The Boards of large companies are well aware of their corporate environmental responsibilities, but not many companies are willing, or able, to spend £20K to reduce fuel costs by £2K/year, however much they are committed to fuel conservation. The Government is doing its bit to help under the Action Energy, interest free, capital loan scheme, but still the underlining driving force for energy saving is financial and cost benefit usually overrides environmental benefit.

Therm Tech Contracts has been deeply involved in the changing pattern of industrial energy saving activity. When fuel was cheap then "waste heat" was often "wasted heat", it being cheaper to leave a process running rather than start up and shut down according to production. Rises in fuel price, assisted by modern control systems, soon put that house in order.

Original Equipment Manufacturers try to maintain low capital costs and this is often contrary to low energy use. A drier will take in air at ambient temperatures and expel air at a higher temperature, if heat recovery were applied and the waste heat used to preheat the incoming air, then the energy cost per unit of production would decrease. Alternatively, hot water could be generated from the drier exhaust for a washing process upstream of the drier.

These ideas are not new but their exploitation is often retarded by the practical problems involved rather than the cost benefit. The waste gases may contain dust, corrosive elements, water, oils, fats, lint or sublimates, all of which may cause fouling problems in a heat recovery system. Alternatively, some forms of drier

inspire air through general gaps in the casing rather than at specific points, this ensures that exhaust gases do not escape from the oven, but makes it difficult to effectively recycle hot air. All these problems can be resolved, but the increased system cost will then decrease the cost benefit. However, with fuel prices rising quicker than inflation, the cost benefit becomes more favourable. Specific process knowledge from users, assisted by specialist heat recovery techniques and experience, has allowed many companies to make hitherto inefficient equipment far more "thermally productive".

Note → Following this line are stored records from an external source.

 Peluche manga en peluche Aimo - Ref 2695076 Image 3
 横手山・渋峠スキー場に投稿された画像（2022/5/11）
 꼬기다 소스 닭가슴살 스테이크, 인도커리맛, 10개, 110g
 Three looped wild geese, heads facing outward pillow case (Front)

Looking to the future, we face the prospect of fossil fuel shortages, rising prices and energy rationing. Increases in thermal productivity can mitigate some of the effect but the process industries heavy dependency on fossil fuels can only be overcome by a fundamental change in processing technology. Energy production from renewable resources is necessary but this must be coupled with a reducing need for energy in the first place to make us more "energy productive".

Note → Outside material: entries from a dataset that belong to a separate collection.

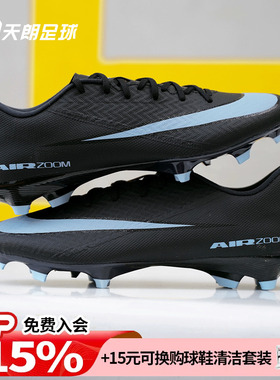 天朗足球耐克刺客16 ACADEMY FG/MG中端低帮混钉足球鞋FQ1458-001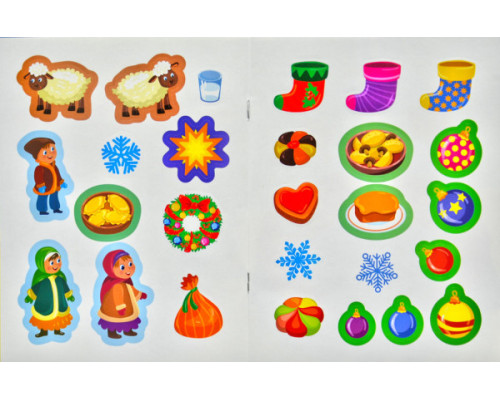 Веселе Різдво. Наліпки для найменших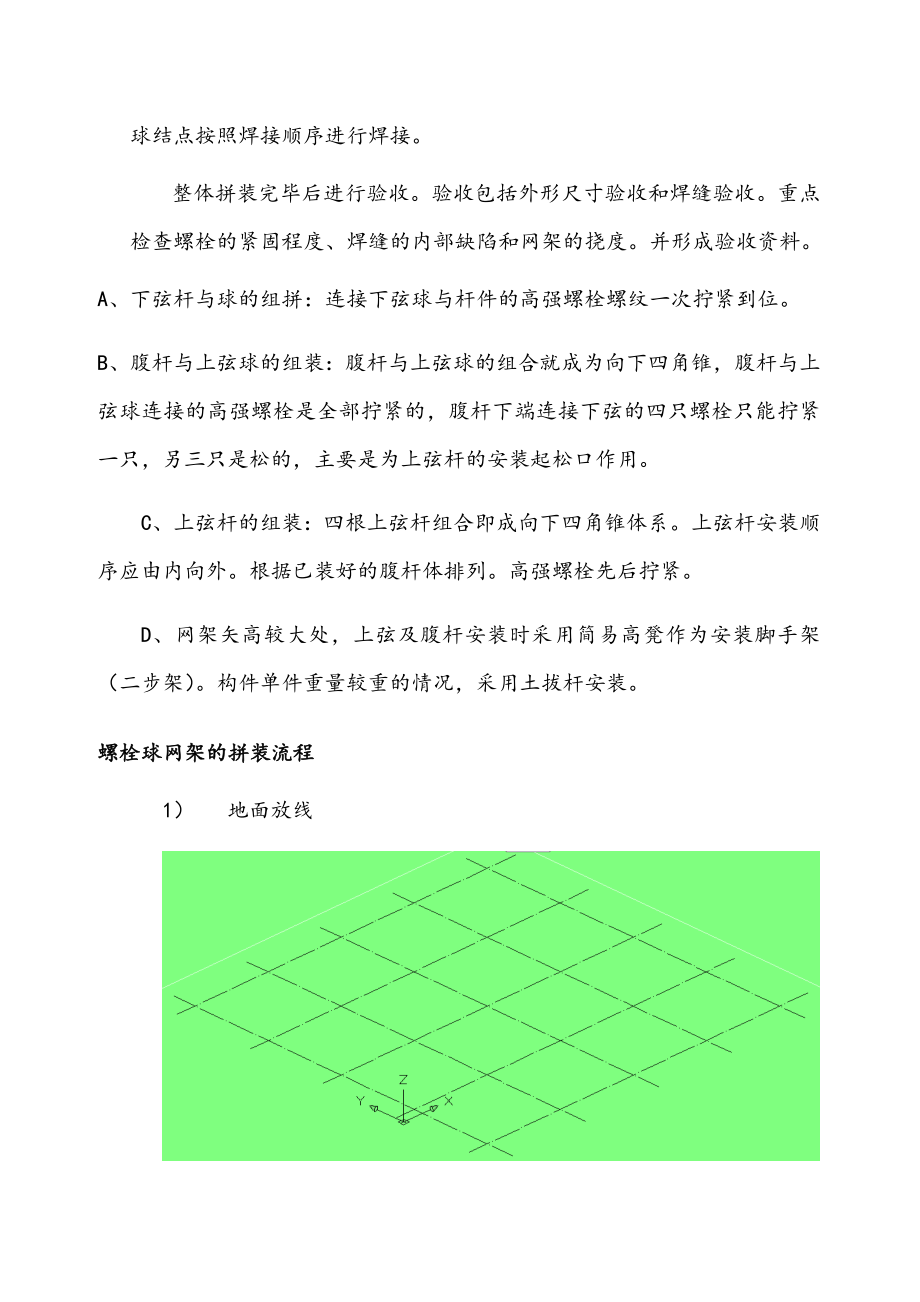 体育馆网架安装工程施工方案.doc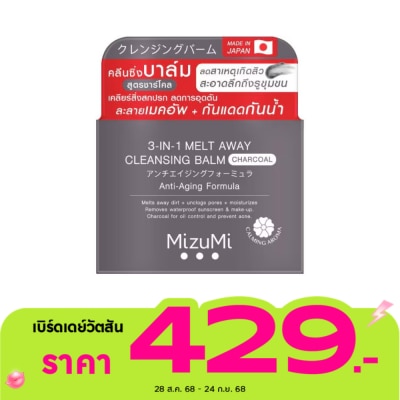 Mizumi มิซึมิ ทรี-อิน-วัน เมลท์ อเวย์ คลีนซิ่ง บาล์ม ชาร์โคล 60 มล.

New process technologies must evolve, by using biological rather than chemical process routes, by using less energy intensive methods, the latent heat of freezing is far less than the latent heat of boiling but how many companies capitalise on this fact when they want to concentrate a liquor. Microwave heating only heats the product and not its surrounding environment. Such techniques must be developed not only to maintain our competitive edge but also to preserve our own environment.

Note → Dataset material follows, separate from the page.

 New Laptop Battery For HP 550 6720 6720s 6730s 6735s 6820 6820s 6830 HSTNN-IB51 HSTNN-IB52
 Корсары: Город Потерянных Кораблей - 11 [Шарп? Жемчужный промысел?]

The emerging Nations are gnawing away at our manufacturing base but they are achieving this by reduced labour costs rather than more thermally or energy productive processing. As we were in the past, they are consuming vast amounts of energy and raw materials very inefficiently and far in excess of our usage per tonne of product. However they are late coming to the watering hole and the environmental and energy constraints acknowledged in the West are global and will equally affect the emerging nations.

As their industrial wealth increases so will the material and energy aspirations of their labour force and although they will have intense environmental pressures exerted on their economy by the international community, their fundamental restraint to growth will be their inefficiency. For the future good of the planet, as well as for the continued economic growth of the developed nations, we must take the lead in embracing a low carbon economy and developing new energy productive processes. Rising fuel prices will drive up economic benefits...provided we take advantage of it.